Today I was attempting to determine the templating engine I was going to use for two projects I am currently working on, so I decided to look at Smarty and a few others, and then decide if the engines I’ve written in the past would be better. I spent a little while comparing the various templating engines, trying to gauge public opinion of which was preferred. Then I looked at the Smarty syntax comparison page and it hit me. These template engines are an example of the inner-platform effect. They essentially replicate the functionality of PHP within itself.

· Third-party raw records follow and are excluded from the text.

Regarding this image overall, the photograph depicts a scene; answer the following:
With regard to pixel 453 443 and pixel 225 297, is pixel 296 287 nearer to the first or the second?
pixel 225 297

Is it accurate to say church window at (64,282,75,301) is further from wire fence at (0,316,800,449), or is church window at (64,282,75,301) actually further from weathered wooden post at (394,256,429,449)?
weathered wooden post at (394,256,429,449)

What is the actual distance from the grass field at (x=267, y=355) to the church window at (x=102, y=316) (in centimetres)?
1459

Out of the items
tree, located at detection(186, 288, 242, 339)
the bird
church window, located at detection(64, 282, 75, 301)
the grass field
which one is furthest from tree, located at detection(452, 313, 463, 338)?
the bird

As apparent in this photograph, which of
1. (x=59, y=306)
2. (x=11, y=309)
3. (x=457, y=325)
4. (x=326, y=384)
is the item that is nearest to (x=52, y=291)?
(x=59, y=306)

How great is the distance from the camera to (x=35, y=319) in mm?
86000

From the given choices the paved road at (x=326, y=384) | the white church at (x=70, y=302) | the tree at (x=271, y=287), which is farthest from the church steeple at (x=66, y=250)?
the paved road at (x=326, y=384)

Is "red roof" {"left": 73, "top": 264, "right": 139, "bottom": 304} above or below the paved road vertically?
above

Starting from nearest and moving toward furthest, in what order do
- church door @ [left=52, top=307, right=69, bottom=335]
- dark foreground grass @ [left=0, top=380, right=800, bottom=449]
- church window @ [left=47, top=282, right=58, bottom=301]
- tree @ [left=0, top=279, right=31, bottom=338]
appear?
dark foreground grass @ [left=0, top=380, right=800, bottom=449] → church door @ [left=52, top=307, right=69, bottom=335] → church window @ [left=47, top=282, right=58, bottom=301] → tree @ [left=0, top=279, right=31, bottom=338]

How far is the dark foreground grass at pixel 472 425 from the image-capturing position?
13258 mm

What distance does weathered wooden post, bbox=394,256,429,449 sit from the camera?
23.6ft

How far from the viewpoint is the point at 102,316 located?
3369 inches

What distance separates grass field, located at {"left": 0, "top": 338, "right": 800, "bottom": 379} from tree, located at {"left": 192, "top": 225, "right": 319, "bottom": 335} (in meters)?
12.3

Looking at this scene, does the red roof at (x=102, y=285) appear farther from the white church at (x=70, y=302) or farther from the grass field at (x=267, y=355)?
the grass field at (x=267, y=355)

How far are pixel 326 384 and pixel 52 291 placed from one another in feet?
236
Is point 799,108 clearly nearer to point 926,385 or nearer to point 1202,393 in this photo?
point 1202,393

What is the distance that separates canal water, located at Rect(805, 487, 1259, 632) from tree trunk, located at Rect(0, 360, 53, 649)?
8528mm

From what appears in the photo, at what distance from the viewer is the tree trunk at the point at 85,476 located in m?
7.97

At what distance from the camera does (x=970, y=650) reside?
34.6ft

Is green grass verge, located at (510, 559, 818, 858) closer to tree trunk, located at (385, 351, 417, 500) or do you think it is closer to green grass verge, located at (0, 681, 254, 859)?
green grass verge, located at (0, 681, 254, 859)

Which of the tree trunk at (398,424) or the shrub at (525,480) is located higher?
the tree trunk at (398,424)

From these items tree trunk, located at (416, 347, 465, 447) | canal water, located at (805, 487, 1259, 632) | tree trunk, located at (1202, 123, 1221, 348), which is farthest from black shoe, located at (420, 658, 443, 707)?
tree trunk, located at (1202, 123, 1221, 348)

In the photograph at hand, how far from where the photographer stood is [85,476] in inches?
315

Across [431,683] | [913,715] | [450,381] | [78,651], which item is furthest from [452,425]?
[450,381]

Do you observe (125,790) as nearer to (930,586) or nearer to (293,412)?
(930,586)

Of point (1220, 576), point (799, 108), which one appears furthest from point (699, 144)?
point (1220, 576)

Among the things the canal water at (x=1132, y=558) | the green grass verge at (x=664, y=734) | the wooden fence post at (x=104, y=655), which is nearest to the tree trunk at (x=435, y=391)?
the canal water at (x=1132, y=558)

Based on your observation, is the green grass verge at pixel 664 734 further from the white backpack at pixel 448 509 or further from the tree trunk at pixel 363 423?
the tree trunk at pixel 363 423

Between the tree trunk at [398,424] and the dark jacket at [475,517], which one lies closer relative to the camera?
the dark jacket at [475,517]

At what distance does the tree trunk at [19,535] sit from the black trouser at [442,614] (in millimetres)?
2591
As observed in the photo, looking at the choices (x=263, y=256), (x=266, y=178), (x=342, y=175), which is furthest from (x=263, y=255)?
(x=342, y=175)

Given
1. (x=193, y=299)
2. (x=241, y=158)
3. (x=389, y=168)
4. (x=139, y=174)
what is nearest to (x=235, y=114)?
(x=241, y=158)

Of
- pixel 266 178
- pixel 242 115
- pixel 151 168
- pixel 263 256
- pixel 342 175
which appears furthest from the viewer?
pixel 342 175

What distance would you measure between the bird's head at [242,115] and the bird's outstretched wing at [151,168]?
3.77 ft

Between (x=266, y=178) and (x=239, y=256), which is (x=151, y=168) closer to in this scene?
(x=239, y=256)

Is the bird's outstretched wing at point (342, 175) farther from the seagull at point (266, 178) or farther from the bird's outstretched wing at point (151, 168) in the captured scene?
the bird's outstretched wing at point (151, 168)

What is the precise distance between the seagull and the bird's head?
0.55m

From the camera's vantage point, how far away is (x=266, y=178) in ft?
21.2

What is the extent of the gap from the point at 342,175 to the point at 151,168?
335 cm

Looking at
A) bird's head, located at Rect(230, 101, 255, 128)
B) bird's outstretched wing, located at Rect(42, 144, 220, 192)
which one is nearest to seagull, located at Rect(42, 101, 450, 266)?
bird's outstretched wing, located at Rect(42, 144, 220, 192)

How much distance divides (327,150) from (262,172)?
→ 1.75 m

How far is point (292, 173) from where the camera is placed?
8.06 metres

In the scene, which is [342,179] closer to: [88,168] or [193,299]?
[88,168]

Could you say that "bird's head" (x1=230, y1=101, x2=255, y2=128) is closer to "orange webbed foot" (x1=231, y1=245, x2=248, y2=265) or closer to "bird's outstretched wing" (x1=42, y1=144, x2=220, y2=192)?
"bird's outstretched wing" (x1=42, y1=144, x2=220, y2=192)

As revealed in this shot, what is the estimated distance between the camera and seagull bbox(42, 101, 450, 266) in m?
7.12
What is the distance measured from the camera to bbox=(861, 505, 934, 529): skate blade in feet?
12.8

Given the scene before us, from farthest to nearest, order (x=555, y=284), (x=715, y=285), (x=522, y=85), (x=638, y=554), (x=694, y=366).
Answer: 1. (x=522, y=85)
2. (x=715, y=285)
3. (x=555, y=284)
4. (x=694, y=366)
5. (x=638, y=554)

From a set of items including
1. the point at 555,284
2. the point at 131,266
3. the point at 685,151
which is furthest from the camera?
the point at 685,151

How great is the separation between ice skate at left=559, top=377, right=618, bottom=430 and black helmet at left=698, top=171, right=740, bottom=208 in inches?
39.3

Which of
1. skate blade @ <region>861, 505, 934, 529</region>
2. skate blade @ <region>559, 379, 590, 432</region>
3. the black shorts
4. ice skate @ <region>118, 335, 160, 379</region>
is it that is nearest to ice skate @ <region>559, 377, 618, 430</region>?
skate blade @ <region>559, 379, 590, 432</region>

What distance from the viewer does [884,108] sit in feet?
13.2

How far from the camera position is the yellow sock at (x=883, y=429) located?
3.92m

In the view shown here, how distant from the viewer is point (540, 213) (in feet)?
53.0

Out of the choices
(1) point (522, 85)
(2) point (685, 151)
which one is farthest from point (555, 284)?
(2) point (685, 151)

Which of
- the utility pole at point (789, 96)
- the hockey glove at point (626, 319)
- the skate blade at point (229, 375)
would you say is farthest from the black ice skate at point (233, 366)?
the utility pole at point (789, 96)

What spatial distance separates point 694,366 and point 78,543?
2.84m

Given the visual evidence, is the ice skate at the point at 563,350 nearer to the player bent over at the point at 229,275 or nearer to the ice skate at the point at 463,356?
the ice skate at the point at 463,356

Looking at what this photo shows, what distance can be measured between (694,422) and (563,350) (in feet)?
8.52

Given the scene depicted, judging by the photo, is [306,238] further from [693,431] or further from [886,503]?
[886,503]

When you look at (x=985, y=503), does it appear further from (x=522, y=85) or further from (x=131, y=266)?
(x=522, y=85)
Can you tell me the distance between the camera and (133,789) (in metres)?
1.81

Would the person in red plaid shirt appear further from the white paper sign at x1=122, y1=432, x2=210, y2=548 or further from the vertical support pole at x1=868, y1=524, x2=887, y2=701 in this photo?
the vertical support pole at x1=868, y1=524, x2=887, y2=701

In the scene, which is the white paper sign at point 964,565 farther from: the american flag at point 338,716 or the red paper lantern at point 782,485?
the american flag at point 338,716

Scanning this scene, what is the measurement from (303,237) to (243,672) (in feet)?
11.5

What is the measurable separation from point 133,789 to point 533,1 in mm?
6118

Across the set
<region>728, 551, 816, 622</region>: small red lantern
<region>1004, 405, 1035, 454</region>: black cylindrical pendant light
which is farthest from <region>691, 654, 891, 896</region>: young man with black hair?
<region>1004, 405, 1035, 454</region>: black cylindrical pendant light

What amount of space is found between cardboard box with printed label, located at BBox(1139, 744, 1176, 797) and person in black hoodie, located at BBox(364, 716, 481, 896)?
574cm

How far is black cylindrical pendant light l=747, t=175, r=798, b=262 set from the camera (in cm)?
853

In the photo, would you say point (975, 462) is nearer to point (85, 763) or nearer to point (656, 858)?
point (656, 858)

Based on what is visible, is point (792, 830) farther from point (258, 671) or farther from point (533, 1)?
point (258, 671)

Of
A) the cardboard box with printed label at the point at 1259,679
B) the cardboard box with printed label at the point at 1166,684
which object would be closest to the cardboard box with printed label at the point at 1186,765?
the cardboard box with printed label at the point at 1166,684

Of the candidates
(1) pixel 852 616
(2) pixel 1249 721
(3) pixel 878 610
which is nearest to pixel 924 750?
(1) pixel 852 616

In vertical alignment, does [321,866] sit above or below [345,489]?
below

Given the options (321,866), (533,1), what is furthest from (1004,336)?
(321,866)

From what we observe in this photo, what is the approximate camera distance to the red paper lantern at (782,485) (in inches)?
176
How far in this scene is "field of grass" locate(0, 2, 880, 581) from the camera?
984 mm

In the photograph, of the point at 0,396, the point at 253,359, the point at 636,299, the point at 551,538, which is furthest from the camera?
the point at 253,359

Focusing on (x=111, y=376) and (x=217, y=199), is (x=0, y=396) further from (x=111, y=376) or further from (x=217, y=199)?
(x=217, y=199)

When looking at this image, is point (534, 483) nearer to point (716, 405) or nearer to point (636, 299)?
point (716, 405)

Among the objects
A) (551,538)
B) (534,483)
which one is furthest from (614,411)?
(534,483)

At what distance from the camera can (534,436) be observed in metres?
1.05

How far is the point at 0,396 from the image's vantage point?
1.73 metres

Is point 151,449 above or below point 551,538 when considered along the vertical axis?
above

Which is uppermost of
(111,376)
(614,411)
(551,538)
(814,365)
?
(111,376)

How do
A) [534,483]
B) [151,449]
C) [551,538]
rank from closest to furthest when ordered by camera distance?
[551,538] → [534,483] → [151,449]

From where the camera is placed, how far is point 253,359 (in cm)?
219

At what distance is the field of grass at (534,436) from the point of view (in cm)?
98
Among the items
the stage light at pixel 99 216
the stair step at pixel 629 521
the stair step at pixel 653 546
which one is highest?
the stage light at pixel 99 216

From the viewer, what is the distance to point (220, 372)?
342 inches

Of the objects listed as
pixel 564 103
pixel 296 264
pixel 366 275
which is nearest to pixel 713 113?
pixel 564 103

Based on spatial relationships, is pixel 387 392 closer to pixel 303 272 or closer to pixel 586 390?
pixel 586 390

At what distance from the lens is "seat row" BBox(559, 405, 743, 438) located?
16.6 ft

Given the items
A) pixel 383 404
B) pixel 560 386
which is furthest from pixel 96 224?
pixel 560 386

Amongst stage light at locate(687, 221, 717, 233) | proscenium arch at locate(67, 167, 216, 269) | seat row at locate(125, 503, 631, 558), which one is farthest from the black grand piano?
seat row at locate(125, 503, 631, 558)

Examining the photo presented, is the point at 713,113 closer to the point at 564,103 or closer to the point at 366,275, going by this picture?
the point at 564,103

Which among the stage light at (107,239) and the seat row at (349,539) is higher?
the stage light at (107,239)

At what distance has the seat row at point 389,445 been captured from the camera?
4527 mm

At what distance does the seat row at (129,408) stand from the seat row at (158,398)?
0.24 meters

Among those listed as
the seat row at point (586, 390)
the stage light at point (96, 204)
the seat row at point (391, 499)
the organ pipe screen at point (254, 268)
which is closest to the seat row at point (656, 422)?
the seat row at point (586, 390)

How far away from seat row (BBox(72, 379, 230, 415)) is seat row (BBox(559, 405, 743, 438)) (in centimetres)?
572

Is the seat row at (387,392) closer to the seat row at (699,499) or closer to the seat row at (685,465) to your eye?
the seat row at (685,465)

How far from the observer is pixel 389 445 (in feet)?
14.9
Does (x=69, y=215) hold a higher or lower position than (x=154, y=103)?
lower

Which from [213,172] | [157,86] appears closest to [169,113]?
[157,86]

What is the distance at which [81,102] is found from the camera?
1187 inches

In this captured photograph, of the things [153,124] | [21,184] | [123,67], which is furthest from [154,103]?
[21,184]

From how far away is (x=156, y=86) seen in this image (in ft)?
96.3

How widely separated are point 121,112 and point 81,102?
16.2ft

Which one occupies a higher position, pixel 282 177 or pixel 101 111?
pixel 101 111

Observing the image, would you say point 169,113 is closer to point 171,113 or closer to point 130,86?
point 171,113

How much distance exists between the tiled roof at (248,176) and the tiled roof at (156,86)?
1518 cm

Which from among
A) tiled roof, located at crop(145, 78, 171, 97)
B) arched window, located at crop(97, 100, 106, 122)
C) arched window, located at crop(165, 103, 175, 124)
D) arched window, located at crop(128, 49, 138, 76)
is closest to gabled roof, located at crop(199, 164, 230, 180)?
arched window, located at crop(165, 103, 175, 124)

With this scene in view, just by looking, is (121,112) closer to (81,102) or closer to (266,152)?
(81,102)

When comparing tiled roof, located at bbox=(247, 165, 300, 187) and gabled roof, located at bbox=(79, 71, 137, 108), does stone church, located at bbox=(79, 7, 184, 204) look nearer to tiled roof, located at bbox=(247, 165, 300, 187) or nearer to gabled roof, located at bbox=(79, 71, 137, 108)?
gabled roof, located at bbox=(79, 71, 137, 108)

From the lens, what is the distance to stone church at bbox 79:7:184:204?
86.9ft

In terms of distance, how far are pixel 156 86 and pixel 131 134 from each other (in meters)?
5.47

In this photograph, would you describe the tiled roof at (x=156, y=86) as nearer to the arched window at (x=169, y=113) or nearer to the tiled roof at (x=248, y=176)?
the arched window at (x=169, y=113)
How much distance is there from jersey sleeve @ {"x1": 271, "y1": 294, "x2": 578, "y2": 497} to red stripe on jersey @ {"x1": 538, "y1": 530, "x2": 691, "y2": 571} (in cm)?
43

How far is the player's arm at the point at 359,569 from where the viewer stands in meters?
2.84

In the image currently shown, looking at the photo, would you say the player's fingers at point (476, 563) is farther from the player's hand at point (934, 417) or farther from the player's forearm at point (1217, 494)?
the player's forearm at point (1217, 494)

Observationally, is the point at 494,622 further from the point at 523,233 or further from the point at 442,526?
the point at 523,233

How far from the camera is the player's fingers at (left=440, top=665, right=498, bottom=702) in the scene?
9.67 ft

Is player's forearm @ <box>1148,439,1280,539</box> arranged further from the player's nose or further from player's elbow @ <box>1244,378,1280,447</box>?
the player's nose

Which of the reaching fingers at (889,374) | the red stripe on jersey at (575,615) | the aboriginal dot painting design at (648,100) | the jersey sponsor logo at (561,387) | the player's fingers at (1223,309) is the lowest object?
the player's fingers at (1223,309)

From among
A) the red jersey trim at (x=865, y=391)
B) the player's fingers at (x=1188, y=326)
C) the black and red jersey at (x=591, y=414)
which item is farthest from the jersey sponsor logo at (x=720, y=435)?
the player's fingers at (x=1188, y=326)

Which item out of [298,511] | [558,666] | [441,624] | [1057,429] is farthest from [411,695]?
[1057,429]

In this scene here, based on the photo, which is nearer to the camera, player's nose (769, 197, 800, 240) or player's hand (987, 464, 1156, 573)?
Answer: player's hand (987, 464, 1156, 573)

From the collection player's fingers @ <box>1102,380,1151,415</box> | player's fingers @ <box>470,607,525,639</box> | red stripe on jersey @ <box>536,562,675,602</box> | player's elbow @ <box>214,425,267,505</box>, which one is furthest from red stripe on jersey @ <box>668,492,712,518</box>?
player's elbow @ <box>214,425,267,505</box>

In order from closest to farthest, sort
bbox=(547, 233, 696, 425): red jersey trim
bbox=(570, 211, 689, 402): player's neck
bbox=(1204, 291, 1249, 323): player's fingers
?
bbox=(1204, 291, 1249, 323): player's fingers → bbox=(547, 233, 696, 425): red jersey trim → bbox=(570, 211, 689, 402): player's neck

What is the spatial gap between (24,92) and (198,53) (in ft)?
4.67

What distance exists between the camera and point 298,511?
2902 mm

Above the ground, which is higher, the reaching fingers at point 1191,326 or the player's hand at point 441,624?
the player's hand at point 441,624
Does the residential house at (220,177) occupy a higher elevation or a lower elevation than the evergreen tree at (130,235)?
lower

What is the gain? According to Smarty; a few less characters of syntax, making it “easier to read”. For who? The people who know neither PHP or Smarty? Certainly not the developers, who will be clearly accustomed to PHP. Then on the other hand we add a fairly large parsing overhead on each page request to parse this template. Given that Smarty is probably one of the more mature, featured and speedy template engines for PHP, we have to wonder about all of those home grown template engines that you see on various projects. Most developers I have met have one of their own. Those are likely to be less useful and slower than Smarty, so they confer even less benefits. This leads me to the obvious conclusion; in most cases, PHP should be the template engine of choice.
"But the designers don’t know PHP" is something you may hear in response to my statement, but that begs the question; if they know neither PHP, or any other template engine, why can they not learn the very basic syntax that is required for templates? This leads me onto another much more important point; templates should be simple. For any significantly different version of a given page structure you should have a separate template, even if in the business logic for the templates seem to be a single semantic unit. Design logic should be displayed as simply as possible, and be separate from the business logic. This is the very basic tenant that is often ignored by new developers which leads them to believing they need a dedicated template engine in the first place.
For those that prefer examples; keep your PHP template files separately from the rest of your business logic, and simply include them at some point in your business logic where you can successfully state that you have enough information to complete the template, just as you would in any other templating engine. This will mean designers can edit them without having to see vast amounts of more complex PHP, and it means that they will be separated from the business layer. Teaching the designers PHP will not be too difficult. If they would be able to understand Smarty, they would be able to understand PHP.
From today I will be using PHP as my default template engine whenever I am developing in PHP. Rather than reinventing the wheel, or succumbing to over-engineering desires, I will use the fastest, simplest, and most powerful template language available. or reinvent it.